Full Documentation: pygeko.readthedocs.io
pyGEKO is a high-performance Python library designed for geostatistical interpolation and surface modeling. It is engineered for efficiency, making it ideal for both heavy-duty x86 workstations and low-power ARM devices like the Raspberry Pi 5. It honors the mining heritage of Kriging by treating sparse data points as valuable gems 💎 to be accurately modeled into continuous surfaces.
🚀 Key Features
- High-Performance Engine: Kriging implementation is fully vectorized (numpy) and optimized with KD-Tree spatial indexing.
- True Parallelism: Seamlessly scales across all CPU cores for grid estimation.
- Advanced Visualization: 3D interactive surfaces (Plotly) and static scientific error analysis (Matplotlib/Seaborn).
- Geoscience Standards: Built-in support for industry-standard
.grdand.hdr(Sidecar) file formats. - Smart Metadata: Saves model parameters (, , ) directly within the project files.
- CLI Utilities: Include
pygeko, a python REPL with pre-imported modules for interactive analysis. Also includelsgck, a command-line tool to inspect your experiment results instantly.
Click here to open the interactive 3D model (13 MB WebGL)
📊 Performance Benchmark
PyGEKO was benchmarked processing a 1,000,000 point grid (1000x1000) on Debian 12:
| Platform | CPU | Cores | Time (1M points) |
|---|---|---|---|
| Desktop PC | Intel i7-9700K | 8 | 36.3 s |
| Raspberry Pi 5 | Cortex-A76 | 3* | ~110 s |
*Recommended 3-core config for thermal stability on ARM.
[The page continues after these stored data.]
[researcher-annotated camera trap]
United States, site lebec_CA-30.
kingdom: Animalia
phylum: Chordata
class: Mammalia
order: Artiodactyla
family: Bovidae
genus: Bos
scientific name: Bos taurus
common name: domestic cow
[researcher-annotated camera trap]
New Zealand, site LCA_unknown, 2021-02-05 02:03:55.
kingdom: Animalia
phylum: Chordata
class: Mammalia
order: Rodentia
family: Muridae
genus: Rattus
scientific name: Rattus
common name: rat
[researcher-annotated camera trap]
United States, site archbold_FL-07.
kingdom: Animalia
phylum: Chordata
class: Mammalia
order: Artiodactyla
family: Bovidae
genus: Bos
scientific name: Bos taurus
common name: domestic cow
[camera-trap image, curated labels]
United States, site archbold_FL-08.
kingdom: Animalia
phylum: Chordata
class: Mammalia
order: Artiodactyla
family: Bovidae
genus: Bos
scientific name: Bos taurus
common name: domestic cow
🧠 Tuning & Optimization Benchmark
The following benchmark shows the time required to perform an exhaustive search of 30 model configurations (Testing 22 GIK models + Cross-Validation per config) using the St. Helens dataset (5,000 points):
| Platform | CPU | Workers | Time (30 configs) | Rate |
|---|---|---|---|---|
| Desktop PC | Intel i7-9700K | 8 | ~2 min 51 s | 5.7 s/it |
| Raspberry Pi 5 | Cortex-A76 | 3* | ~10 min 10 s | 20.4 s/it |
* Recommended 3-core config for thermal stability on ARM.
Note on Reliability: PyGEKO uses a multiprocessing isolation strategy for tuning. Each iteration runs in a dedicated child process, ensuring 100% memory reclamation and preventing RAM accumulation even during intensive 5K+ point explorations.
🛠 Installation (Development Mode)
Since pyGEKO is not yet on PyPI, you can test it by cloning the repository:
git clone [https://github.com/tu_usuario/pygeko.git](https://github.com/tu_usuario/pygeko.git)
cd pygeko
pip install -e .
Note: We recommend using Hatch for a seamless development experience.
💻 Quick Start
$ pygeko
Welcome to pyGEKO-Kriger 0.9.0
Classes Kdata, Kgrid and Gplot imported.
Use exit() or Ctrl-D (i.e. EOF) to exit.
--> datafile = get_data_path("montebea.csv") # get path to included datafile
--> kd = Kdata(datafile)
Column names default to "X", "Y" and "Z"
nvec dafaults to: 12 and nork to: 1
Please, adapt these parameter to your problem!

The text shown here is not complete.